TESTO DELL'ESERCIZIO |
• • •
Accertamento della paternità, sottoporsi all’esame del dna
Il convenuto soccombente, in un giudizio promosso per l’accertamento naturale della paternità, impugnava con ricorso, innanzi la Corte di Cassazione, la sentenza della Corte d’Appello di Torino lamentando, fra gli altri motivi, l’ingiusta rilevanza data al rifiuto da parte dello stesso di sottoporsi al test del dna.
La Suprema Corte ritiene infondato tale motivo di impugnazione evidenziando come sia ormai consolidato il principio secondo il quale il rifiuto di sottoporsi all’esame del dna in un giudizio di accertamento della paternità, rappresenti un comportamento valutabile dall’organo giudicante ai sensi dell’art. 116 2 comma cpc di alto valore indiziario cosicché lo stesso possa essere da solo sufficiente a provare la fondatezza della domanda. A sostegno di quanto affermato, la Corte richiama altre sentenze della Cassazione ovvero la n. 6025 del 2015.
Inoltre la Corte specifica che la valutazione del Giudice sul carattere ingiustificato del rifiuto integra un apprezzamento che non è censurabile in sede di legittimità.
Sebbene la consulenza tecnica sia uno strumento di ausilio volto a permettere al Giudice una conoscenza più approfondita di fatti già dimostrati dalle parti in causa, vi sono dei casi in cui al consulente viene affidato l’incarico di accertare l’esistenza dei fatti stessi ( c.d. consulenza percipiente): ciò accade quando, a seguito della deduzione di una parte di un fatto posto a fondamento del proprio diritto, l’organo giudicante ritenga che siano fondamentali particolari competenze tecniche.
Significativa sul punto è la sentenza n. 15157 del 11 settembre 2012 Cassa. Civile: “Anche se , in linea generale, la consulenza tecnica d’ufficio non può essere disposta al fine di esonerare la parte dal relativo onere probatorio , quando non vi sia altro mezzo per giungere all’accertamento richiesto che quello di demandarlo a chi sia dotato di speciali competenze tecniche, il giudice può incaricare il consulente non solo di valutare i fatti accertati o dati per esistenti (consulenza deducente), ma anche di accertare i fatti stessi (consulenza percipiente). In tal caso, in cui la consulenza costituisce essa stessa fonte oggettiva di prova, è necessario e sufficiente che la parte deduca il fatto che pone a fondamento del suo diritto e che il giudice ritenga che l’accertamento richieda specifiche cognizioni tecniche.”
In questo senso, ed anche alla luce degli enormi sviluppi avuti in campo scientifico e biologico, va analizzata l’importanza della consulenza tecnica ematica all’interno di un procedimento volto all’accertamento della paternità: le indagini sul dna sono pertanto un mezzo ordinario di prova, considerato come il più adatto dalla giurisprudenza di legittimità in ambito di accertamento della paternità, che non soggiace alle restrizioni previste in materia di consulenza tecnica.
• • •
IL TUO COMPITO |
Nel testo sull'accertamento della paternità, quale sentenza della Cassazione viene citata a sostegno del principio sul rifiuto di sottoporsi all'esame del dna?

ESTRATTO DEI DATI |
• • •
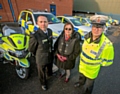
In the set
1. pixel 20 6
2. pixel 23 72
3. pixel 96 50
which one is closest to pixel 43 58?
pixel 23 72

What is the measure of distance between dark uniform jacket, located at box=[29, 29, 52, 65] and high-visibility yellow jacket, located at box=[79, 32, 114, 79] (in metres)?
0.80

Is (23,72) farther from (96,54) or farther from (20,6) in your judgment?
(20,6)

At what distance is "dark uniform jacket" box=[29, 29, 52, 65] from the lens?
1931mm

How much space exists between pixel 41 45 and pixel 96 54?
1111 mm

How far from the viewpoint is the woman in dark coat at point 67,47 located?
2.11 meters

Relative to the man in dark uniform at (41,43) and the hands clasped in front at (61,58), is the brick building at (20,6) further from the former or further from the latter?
the hands clasped in front at (61,58)

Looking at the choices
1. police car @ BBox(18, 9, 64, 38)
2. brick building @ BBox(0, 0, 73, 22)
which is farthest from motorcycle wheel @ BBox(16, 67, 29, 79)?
brick building @ BBox(0, 0, 73, 22)

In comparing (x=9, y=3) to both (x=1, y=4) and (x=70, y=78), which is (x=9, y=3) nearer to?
(x=1, y=4)

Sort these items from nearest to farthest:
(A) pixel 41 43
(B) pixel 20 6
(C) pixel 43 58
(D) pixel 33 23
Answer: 1. (A) pixel 41 43
2. (C) pixel 43 58
3. (D) pixel 33 23
4. (B) pixel 20 6

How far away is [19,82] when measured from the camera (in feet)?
8.87

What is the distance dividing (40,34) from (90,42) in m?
1.01

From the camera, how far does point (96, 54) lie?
5.60 ft

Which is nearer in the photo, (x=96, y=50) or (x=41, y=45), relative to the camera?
(x=96, y=50)

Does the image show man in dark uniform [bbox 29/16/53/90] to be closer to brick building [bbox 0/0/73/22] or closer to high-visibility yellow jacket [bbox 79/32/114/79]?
high-visibility yellow jacket [bbox 79/32/114/79]
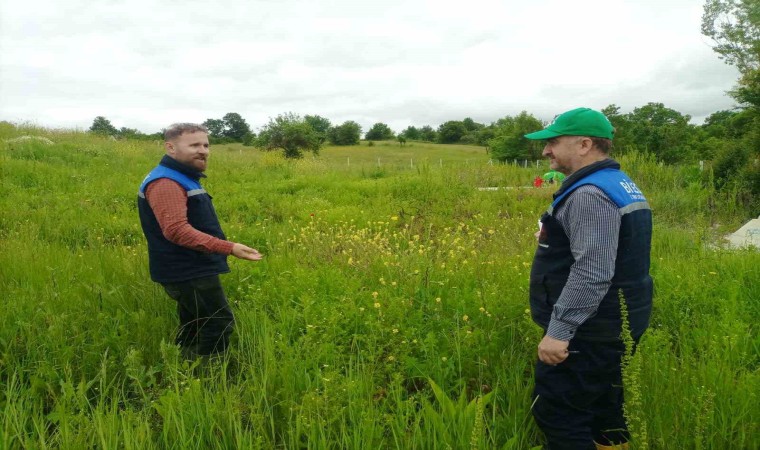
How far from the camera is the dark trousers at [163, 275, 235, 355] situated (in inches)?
134

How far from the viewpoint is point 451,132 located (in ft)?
369

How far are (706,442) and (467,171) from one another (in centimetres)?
1135

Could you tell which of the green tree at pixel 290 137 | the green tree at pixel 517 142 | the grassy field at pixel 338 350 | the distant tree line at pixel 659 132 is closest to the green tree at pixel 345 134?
the distant tree line at pixel 659 132

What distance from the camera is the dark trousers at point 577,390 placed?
88.2 inches

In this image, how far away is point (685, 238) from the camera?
6547 millimetres

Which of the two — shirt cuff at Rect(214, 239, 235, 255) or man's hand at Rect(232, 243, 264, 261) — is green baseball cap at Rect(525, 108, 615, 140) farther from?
shirt cuff at Rect(214, 239, 235, 255)

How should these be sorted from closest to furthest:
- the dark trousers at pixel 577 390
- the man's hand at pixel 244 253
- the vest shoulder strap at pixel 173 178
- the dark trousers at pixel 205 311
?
the dark trousers at pixel 577 390 < the man's hand at pixel 244 253 < the vest shoulder strap at pixel 173 178 < the dark trousers at pixel 205 311

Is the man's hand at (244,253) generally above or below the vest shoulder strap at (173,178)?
below

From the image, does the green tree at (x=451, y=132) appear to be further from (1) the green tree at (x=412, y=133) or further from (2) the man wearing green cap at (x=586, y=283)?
(2) the man wearing green cap at (x=586, y=283)

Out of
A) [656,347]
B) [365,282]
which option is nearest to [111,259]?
[365,282]

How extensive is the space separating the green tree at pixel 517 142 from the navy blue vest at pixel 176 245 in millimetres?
60501

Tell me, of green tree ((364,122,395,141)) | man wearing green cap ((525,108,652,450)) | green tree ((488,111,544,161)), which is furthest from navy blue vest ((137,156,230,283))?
green tree ((364,122,395,141))

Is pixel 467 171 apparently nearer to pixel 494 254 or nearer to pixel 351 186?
pixel 351 186

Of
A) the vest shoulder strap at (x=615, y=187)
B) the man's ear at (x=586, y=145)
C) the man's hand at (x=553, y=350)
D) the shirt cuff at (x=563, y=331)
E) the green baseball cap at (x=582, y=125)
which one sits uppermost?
• • •
RISPOSTA |
La sentenza n. 6025 del 2015.